Alden Abbott, Growth Commission member and Senior Research Fellow at the Mercatus Center at George Mason University, observes:
“Robust economic growth requires a combination of free trade, strong property rights protection and a highly pro-competitive domestic regulatory regime. His Majesty’s Government needs to focus on all three elements, rather than just the first, if it truly wishes to deliver long-term prosperity for the British people.”
Srinivasa Rangan, Growth Commission member and Luksic Chair Professor of Global Studies at Babson College in Massachusetts, says:
“The United Kingdom has been at the forefront of promoting free trade ever since the abolition of the Corn Laws in the nineteenth century. So a trade strategy that promotes free trade is a welcome reiteration of an idea that is under stress. What is missing is any recognition of why an admirable principle like free trade is increasingly widely distrusted and what to do about it. This has happened because many people believe, correctly in some instances, that some countries are gaming the global trading system and reaping most of the benefits.
“Strategic trade policy by which a country subsidises and protects specific industries – especially ones that are in emerging technological areas, enabling national champions in those industries to become global leaders even as other countries follow more hands-off policies – is now the reality of the global system. Any trade policy worth its salt should clearly state that such anti-competitive market distortions are unacceptable and that counter-measures will be taken to deal with such beggar-thy-neighbour distortions, possibly in consort with other trading nations.”

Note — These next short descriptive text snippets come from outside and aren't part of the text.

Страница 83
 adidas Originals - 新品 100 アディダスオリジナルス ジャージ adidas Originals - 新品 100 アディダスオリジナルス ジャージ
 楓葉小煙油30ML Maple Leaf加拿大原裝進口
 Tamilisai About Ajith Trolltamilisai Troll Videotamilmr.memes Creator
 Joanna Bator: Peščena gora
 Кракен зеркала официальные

James Carter, Growth Commission member and principal and policy director with Navigators Global, adds:
“This new trade strategy rightly prioritises economic growth. Lowering tariff and non-tariff trade barriers in the UK and abroad would help, but it won’t produce robust and sustained growth unless it is paired with aggressive deregulation, privatisation and reductions in government spending and taxes. While the UK has a new trade strategy, I fear it lacks an economic growth strategy.”
Barbara Bowie-Whitman, Growth Commission member and former Trade Policy Coordinator for the Western Hemisphere at the U.S. Department of State, says:
“This document is a comprehensive compendium without substantive solutions, failing as it does to address the underlying problems of UK lack of competitiveness and low productivity, although it does cover a panoply of potential approaches. This kitchen sink cornucopia fails to provide any plumbing to that sink: the plumbing would be domestic tax and regulatory measures to support UK competitiveness in world markets; but the Government’s industrial policy, which it claims supports its trade policy, fails to provide that plumbing.
“There are, however, several areas where there are positive points of emphasis to be welcomed, namely: UK exports being comprised in large part of services rather than goods, with services tending to offset trade deficits in goods; the suggestion that the UK will consider a broad range of trading agreements and structures – bilateral, multilateral, comprehensive and sectoral – to achieve greater success under changing trade dynamics; and the need to tackle trade-distorting practices.”